Instructions:
1. Print, word for word, the part of the cloud security passage starting with "CIOs must change" and going on through "to this question.".
2. According to the cloud security passage, why should the enterprise strategy outline the organizational expectations for the form, significance and control of public cloud? Answer in one to three sentences.
3. Pick up the cloud security passage after its final sentence and continue it.

-- Begin Passage given --

Exaggerated fears can result in lost opportunity and inappropriate spending
“CIOs need to ensure that their security teams are not holding back cloud initiatives with unsubstantiated cloud security worries,” says Jay Heiser, Vice President Analyst, Gartner. “Exaggerated fears can result in lost opportunity and inappropriate spending.”
CIOs must change their line of questioning from “Is the cloud secure?” to “Am I using the cloud securely?” Use these recommendations for developing a cloud strategy and predictions for the future of cloud security to find the right answers to this question.
Develop an enterprise cloud strategy
First, obtain consensus from the leadership team. All members need to agree that cloud computing has become indispensable and that it should be governed through planning and policy. This is the most significant step to ensure appropriate levels of cloud security.
Organizations that make explicit executive decisions on their cloud strategy are providing far more guidance to the business and IT. Increased guidance allows for:
- Better requirement analysis
- More sophisticated architectural planning
- More flexible risk acceptance processes
The enterprise strategy should outline the organizational expectations for the form, significance and control of public cloud. This gives CIOs a clear mandate to influence the use of public clouds on behalf of business units. The strategy should also include guidance on what data can be placed into which cloud under what circumstances.
Read more: 5 Questions to Answer When Building a Cloud Strategy
Apply risk management practices to support cloud decisions
There is no such thing as perfect security protection. Accepting some risk is necessary for leveraging public cloud services, but ignoring these risks can be dangerous. When formulating a cloud computing strategy, organizations must make calculated decisions about what they will and will not do to mitigate cloud risks based on budget and risk appetite. This should be part of the overall cloud strategy.

-- End Passage given --
-- Begin Extracted material --

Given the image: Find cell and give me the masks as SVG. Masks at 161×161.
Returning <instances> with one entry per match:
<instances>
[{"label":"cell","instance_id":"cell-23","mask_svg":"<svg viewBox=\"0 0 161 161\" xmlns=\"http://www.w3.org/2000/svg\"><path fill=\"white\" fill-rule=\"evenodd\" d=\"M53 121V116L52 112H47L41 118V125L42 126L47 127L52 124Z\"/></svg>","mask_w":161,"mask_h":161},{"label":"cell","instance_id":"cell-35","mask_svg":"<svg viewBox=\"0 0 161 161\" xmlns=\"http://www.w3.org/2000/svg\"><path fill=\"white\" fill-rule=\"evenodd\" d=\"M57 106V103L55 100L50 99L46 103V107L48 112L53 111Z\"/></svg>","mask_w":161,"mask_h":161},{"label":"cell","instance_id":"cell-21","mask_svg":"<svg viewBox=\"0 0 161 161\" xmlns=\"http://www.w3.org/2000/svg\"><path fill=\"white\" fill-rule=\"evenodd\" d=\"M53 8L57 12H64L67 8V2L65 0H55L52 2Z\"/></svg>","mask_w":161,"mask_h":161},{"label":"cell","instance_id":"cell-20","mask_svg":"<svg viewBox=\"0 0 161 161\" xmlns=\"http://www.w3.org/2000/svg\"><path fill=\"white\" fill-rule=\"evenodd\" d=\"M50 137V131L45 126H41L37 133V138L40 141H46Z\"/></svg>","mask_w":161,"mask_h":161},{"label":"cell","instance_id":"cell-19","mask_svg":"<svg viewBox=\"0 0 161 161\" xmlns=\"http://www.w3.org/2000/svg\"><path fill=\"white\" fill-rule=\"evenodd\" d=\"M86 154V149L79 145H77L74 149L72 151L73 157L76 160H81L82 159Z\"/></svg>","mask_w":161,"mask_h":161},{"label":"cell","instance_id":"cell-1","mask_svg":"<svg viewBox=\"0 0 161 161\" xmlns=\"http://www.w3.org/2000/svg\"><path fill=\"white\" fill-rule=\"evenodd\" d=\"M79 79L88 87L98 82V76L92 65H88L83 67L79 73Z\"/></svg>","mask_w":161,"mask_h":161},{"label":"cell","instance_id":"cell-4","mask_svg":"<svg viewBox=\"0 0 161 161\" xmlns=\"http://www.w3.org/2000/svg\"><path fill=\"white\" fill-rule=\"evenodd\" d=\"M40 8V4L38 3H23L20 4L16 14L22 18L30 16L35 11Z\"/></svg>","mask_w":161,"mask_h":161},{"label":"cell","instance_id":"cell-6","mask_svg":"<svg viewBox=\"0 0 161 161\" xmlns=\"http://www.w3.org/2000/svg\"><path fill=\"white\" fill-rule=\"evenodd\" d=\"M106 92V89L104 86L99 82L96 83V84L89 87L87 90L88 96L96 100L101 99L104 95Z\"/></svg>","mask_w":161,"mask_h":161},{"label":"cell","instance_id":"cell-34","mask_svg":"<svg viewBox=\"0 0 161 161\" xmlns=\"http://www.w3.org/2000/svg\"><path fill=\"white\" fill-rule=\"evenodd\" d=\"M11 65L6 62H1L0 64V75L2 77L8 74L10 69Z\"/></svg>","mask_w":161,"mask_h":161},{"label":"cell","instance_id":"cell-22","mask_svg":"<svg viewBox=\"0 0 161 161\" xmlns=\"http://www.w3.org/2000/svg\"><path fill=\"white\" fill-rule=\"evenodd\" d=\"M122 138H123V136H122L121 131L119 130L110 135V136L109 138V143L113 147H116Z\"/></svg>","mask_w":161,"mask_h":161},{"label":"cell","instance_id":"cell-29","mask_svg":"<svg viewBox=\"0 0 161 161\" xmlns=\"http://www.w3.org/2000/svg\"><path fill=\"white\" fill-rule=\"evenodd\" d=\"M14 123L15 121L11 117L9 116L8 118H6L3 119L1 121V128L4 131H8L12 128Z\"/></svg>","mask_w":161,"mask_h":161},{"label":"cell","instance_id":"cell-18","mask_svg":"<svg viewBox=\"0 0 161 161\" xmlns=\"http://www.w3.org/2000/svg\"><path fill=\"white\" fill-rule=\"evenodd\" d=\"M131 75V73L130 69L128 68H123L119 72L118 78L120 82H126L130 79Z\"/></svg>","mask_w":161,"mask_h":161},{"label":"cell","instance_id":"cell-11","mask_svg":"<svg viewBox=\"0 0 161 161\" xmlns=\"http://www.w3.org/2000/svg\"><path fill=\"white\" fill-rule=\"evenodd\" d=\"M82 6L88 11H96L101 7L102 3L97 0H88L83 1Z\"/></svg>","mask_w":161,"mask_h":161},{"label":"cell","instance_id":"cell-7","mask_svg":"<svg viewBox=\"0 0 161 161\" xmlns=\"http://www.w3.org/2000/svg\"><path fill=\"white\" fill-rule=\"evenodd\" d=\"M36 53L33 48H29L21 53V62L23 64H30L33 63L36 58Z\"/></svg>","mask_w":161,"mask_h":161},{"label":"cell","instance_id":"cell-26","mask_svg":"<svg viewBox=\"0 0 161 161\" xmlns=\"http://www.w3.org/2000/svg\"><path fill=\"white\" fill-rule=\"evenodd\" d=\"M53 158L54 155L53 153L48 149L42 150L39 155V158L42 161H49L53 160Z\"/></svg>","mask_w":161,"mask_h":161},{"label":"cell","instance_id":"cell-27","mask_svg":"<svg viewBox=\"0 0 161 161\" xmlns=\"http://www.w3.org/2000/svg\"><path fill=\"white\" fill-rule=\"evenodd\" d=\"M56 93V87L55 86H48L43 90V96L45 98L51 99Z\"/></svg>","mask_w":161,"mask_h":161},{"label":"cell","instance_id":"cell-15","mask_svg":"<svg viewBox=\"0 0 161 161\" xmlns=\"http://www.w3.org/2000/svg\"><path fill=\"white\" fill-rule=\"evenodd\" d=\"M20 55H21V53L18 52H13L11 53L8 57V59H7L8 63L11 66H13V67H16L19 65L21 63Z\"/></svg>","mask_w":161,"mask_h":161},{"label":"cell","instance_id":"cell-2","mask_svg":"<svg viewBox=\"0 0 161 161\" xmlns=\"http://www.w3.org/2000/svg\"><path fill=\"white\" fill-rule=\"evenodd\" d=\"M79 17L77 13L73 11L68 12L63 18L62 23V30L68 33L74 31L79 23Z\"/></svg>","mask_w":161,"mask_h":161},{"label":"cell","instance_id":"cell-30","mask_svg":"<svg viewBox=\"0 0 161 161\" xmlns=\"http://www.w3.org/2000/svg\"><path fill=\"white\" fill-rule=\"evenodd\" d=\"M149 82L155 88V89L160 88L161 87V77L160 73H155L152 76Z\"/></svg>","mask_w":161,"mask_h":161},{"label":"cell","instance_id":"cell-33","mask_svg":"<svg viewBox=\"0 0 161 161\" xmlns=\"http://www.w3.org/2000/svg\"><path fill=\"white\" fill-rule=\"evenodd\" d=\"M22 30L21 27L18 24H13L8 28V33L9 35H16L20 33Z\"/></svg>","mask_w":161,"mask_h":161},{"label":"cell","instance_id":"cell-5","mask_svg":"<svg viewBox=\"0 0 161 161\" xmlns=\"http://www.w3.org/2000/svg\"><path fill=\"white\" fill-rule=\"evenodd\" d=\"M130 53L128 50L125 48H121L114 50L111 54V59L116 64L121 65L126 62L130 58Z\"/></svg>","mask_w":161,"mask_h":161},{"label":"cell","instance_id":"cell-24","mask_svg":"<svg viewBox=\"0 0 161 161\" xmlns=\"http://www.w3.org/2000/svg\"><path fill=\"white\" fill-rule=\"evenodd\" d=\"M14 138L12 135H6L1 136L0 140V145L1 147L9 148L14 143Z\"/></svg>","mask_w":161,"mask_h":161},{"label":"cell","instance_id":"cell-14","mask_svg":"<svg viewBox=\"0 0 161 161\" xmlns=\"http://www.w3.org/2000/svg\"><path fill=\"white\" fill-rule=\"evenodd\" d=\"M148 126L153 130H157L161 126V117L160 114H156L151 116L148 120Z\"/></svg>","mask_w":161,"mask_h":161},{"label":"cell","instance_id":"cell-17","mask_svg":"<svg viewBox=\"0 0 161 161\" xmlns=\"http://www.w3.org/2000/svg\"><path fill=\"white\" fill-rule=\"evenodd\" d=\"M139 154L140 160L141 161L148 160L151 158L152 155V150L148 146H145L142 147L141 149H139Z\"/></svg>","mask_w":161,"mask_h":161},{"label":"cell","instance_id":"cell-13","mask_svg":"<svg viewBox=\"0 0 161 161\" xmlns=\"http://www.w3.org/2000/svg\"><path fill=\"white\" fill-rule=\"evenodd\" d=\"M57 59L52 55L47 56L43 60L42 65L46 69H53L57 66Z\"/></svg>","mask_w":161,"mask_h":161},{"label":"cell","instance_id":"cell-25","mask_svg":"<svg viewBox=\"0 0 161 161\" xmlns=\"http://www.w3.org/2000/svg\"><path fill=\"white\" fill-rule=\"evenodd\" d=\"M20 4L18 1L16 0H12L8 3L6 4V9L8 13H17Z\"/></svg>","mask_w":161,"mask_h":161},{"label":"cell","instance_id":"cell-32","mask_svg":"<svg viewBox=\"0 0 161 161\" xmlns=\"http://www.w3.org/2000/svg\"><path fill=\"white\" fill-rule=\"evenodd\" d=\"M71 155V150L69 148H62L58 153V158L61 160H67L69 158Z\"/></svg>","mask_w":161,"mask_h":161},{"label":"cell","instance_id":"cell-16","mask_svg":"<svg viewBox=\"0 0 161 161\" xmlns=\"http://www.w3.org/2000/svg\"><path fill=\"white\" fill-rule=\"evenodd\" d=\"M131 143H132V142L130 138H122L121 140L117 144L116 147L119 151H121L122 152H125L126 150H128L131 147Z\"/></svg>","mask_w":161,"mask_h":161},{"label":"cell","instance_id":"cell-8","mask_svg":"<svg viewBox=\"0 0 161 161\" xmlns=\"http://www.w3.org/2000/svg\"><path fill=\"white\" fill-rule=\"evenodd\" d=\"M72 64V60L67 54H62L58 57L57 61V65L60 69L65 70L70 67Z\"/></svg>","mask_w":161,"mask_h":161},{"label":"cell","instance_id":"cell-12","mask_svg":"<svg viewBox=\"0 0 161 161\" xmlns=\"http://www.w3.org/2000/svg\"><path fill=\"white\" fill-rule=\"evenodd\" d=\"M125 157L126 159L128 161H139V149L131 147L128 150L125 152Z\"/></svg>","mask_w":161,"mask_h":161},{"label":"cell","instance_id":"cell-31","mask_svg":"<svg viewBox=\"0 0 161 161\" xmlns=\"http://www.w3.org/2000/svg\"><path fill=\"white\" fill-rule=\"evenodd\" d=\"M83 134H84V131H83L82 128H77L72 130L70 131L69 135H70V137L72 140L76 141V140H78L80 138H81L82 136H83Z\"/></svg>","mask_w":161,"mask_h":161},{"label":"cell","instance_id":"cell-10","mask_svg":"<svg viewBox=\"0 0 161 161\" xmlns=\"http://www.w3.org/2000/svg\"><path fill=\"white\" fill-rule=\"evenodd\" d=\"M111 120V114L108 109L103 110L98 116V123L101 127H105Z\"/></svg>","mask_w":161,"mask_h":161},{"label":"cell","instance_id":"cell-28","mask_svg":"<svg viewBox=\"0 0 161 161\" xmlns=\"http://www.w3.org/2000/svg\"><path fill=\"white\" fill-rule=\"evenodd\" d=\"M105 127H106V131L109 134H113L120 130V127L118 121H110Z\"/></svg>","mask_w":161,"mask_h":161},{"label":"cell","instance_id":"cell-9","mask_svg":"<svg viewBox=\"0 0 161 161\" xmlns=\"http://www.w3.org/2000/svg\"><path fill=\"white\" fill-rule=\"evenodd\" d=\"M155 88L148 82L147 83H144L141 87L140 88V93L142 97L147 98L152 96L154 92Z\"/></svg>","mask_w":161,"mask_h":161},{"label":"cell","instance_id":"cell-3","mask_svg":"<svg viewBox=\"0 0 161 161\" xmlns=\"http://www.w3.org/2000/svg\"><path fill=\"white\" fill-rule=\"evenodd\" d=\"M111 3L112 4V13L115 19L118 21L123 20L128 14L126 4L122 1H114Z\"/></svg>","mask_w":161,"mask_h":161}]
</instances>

-- End Extracted material --
-- Begin Extracted material --

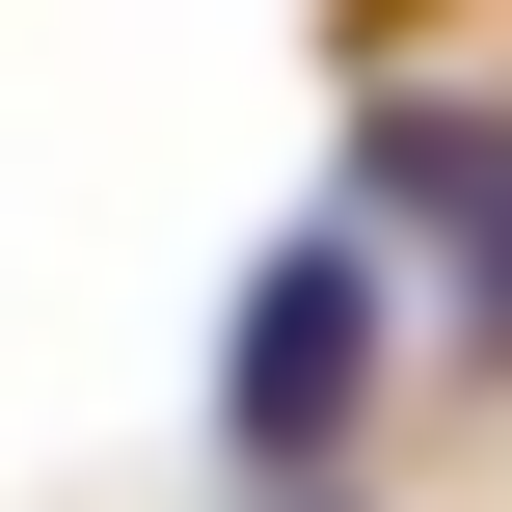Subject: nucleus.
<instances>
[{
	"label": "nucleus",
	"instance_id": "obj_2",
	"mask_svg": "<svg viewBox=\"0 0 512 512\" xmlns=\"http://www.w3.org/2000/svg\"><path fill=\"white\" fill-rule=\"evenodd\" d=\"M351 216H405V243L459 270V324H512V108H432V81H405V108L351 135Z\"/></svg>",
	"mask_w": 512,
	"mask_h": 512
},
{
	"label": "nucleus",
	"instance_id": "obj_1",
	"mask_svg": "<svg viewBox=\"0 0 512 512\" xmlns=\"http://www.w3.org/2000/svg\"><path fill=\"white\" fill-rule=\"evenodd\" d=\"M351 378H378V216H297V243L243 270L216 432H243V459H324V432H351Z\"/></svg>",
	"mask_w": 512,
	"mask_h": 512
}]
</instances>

-- End Extracted material --

Answers for the exercise:
1.
CIOs must change their line of questioning from “Is the cloud secure?” to “Am I using the cloud securely?” Use these recommendations for developing a cloud strategy and predictions for the future of cloud security to find the right answers to this question.

2. Outlining those expectations gives CIOs a clear mandate to influence the use of public clouds on behalf of business units.

3.
A risk treatment model can provide a transparent view into cloud risk levels, helping IT leaders make appropriate decisions around the use of cloud. The risk model for public cloud should be based on five domains:
- Agility: The CSP’s ability to support unanticipated future needs
- Availability: Service disruptions and data loss
- Security: Confidentiality and data control
- Supplier: Changes in cloud provider business model or viability
- Compliance: Regulatory and other legal requirements
Using these domains as a framework, carefully weigh the risks versus the benefits before presenting any cloud decision. This will help CIOs set expectations with the rest of the leadership team around the security of the cloud. Accepting cloud risks is a legitimate business decision, but only if it is done consciously, with explicit acceptance of the responsibility.
Act on cloud predictions
Through 2025, 90% of the organizations that fail to control public cloud use will inappropriately share sensitive data.
Cloud strategies usually lag behind cloud use. This leaves most organizations with a large amount of unsanctioned, and even unrecognized, public cloud use, creating unnecessary risk exposure. CIOs must develop a comprehensive enterprise strategy before cloud is implemented or risk the aftermath of an uncontrolled public cloud.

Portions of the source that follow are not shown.